Solche Kleiderpreise sind nur möglich, weil Menschen und Natur ausgebeutet werden. Die Herstellung von Kleidern und Textilien, von Lederwaren und Schuhen ist laut Romeo Regenass, Redaktor des Public Eye Magazins, «eine der umweltschädlichsten und ungerechtesten Industrien der Welt». Sie beruhen auf der Ausbeutung billiger Arbeitskräfte und der Plünderung der Ressourcen unseres Planeten. Synthetische Materialien werden aus Erdöl gewonnen, der Transport mit Schiffen und immer mehr mit Flugzeugen belastet die Umwelt ganz besonders. Zudem gelangen durch das Waschen synthetischer Stoffe Mikroplastikpartikel in die Gewässer, in die Seen und letztlich in die Ozeane, die von Meerestieren aufgenommen werden und so in die Nahrungskette gelangen. Fazit von Public Eye: «Die Modeindustrie missbraucht die Umwelt immer stärker als Deponie für Textilabfälle, Treibhausgase, Mikroplastik, Chemikalien und andere Emissionen.»

Irrsinn des Transports

Jedes siebte in der Schweiz verkaufte Kleidungsstück kommt per Flugzeug in unser Land. «Flugmode» ist daher der richtige Ausdruck. Im letzten Jahr wurden mehr als 22000 Tonnen Textilien, Bekleidung und Lederwaren per Luftfracht in die Schweiz eingeführt, mehr als drei Viertel davon direkt aus China.
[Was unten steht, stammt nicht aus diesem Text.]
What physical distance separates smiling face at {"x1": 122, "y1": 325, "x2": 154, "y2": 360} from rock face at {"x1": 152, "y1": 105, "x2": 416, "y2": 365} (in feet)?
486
Verderbliche Waren wie Früchte per Luftfracht von den Produzenten zu den Konsumenten zu bringen, mag ja noch halbwegs begründet werden können. Für Kleider stimmt das nun wirklich gar nicht – ausser man betrachtet Modeartikel als verderbliche Ware. Und genau nach diesem Prinzip funktioniert «Fast Fashion» und «Ultra Fast Fashion».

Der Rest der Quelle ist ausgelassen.